§ **Set exercise A**
Restate the rows between the line holding "How far is the" and the end of the rows, inclusive, requests included. Multiply each distance value in the answers by 1.05, rounding to the same number of decimal places as the original and rounding halves up.

404
Opinion of the Court
us possibly to agree that the error in giving the invalid 'especially heinous' instruction was harmless." 494 U. S., at 753- 754 (emphasis added). Clemons, however, involved quite different facts. There, an "especially heinous" aggravating factor was determined to be unconstitutionally vague. The only remaining aggravating factor was that the murder was committed during a robbery for pecuniary gain. The State had repeatedly emphasized the invalid factor and said little about the valid aggravator. See id., at 753. Despite this, all that the Mississippi Supreme Court said was: " 'We likewise are of the opinion beyond a reasonable doubt that the jury's verdict would have been the same with or without the "especially heinous, atrocious or cruel" aggravating circumstance.' " Ibid. (quoting Clemons v. State, 535 So. 2d 1354, 1364 (Miss. 1988)). We quite understandably required a "detailed explanation based on the record" in those circumstances.

§ **Set exercise B**
In the court opinion, rewrite the passage from "Clemons, however, involved quite different facts" to its end as a shorter bulleted list that keeps its main facts.

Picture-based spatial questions
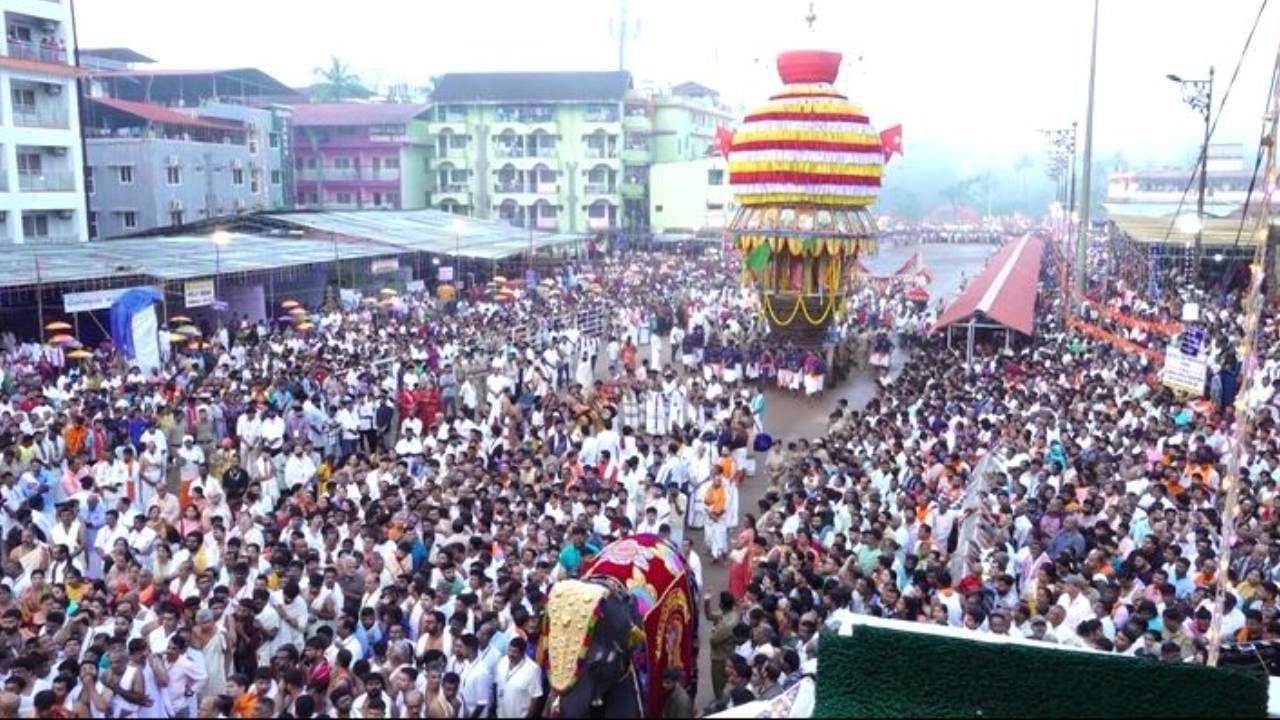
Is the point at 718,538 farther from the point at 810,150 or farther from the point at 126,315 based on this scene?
the point at 126,315

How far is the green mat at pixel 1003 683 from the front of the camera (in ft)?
16.4

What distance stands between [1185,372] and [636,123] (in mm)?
42862

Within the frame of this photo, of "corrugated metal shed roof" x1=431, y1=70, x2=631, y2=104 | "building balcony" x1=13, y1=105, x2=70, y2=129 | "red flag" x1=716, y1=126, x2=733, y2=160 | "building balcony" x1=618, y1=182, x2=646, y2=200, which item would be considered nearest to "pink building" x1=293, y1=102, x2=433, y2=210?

§ **Task solution A**
How far is the green mat at pixel 1003 683 from the front of the camera (in ft)?
17.2

What distance stands between [1185,372] and [636,123] (in mm)?
45005

Within the frame of this photo, of "corrugated metal shed roof" x1=431, y1=70, x2=631, y2=104 | "building balcony" x1=13, y1=105, x2=70, y2=129 | "red flag" x1=716, y1=126, x2=733, y2=160 | "building balcony" x1=618, y1=182, x2=646, y2=200, which item would be considered nearest to "pink building" x1=293, y1=102, x2=433, y2=210?

§ **Task solution B**
- Clemons involved quite different facts.
- In that case, an "especially heinous" aggravating factor was found unconstitutionally vague.
- The only remaining aggravating factor was that the murder was committed during a robbery for pecuniary gain.
- The State had repeatedly emphasized the invalid factor and said little about the valid one.
- Even so, the Mississippi Supreme Court stated only that, beyond a reasonable doubt, the jury's verdict would have been the same with or without the "especially heinous, atrocious or cruel" circumstance.
- In those circumstances, the Court required a "detailed explanation based on the record."